- Opening Delimiter -

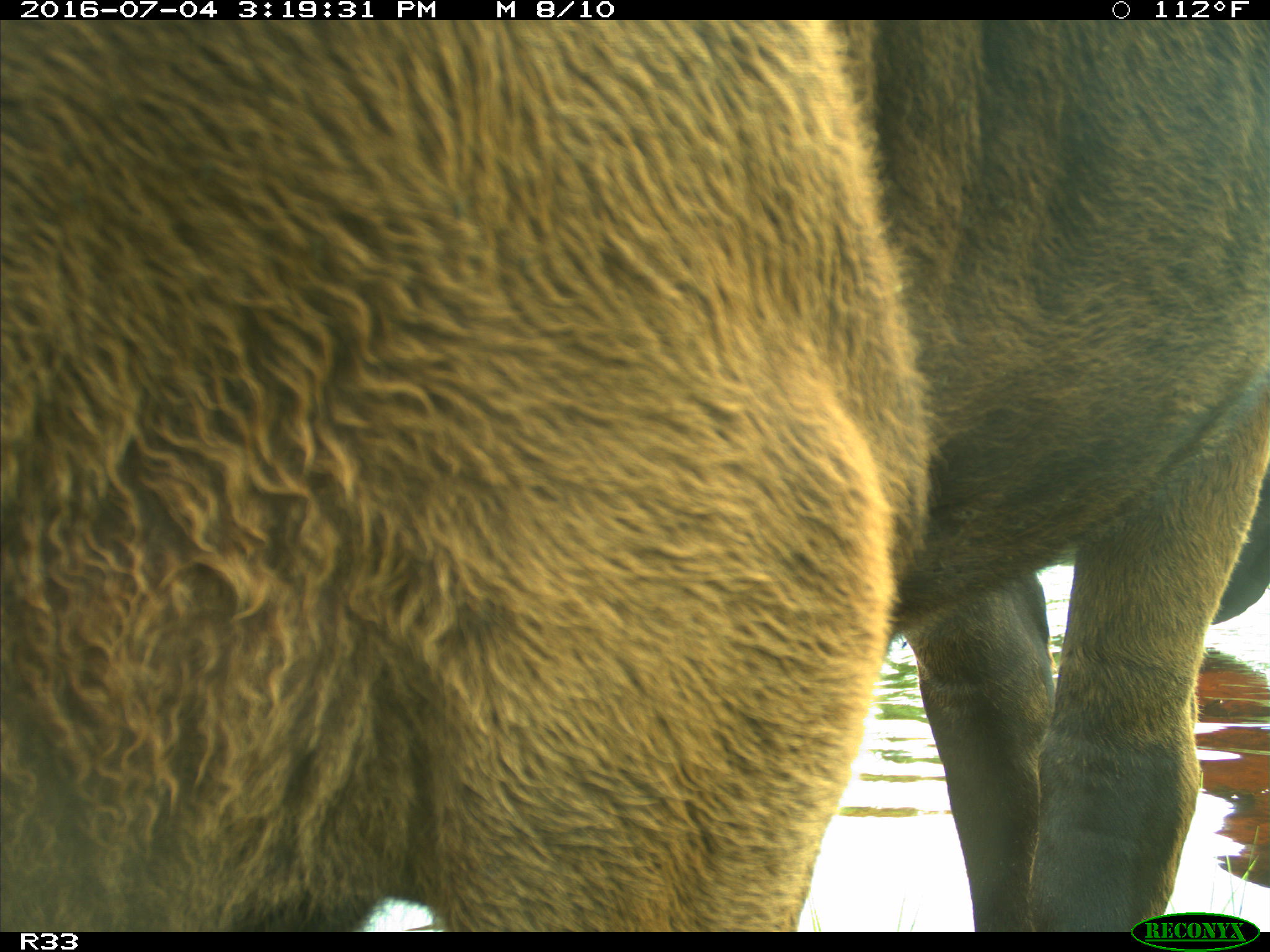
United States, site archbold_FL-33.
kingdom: Animalia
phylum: Chordata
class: Mammalia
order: Artiodactyla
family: Bovidae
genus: Bos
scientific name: Bos taurus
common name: domestic cow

- Closing Delimiter -

- **ACTIVITY**
Word for word, return the material above; the pictures stay out.

- **FINAL ANSWER**
United States, site archbold_FL-33.
kingdom: Animalia
phylum: Chordata
class: Mammalia
order: Artiodactyla
family: Bovidae
genus: Bos
scientific name: Bos taurus
common name: domestic cow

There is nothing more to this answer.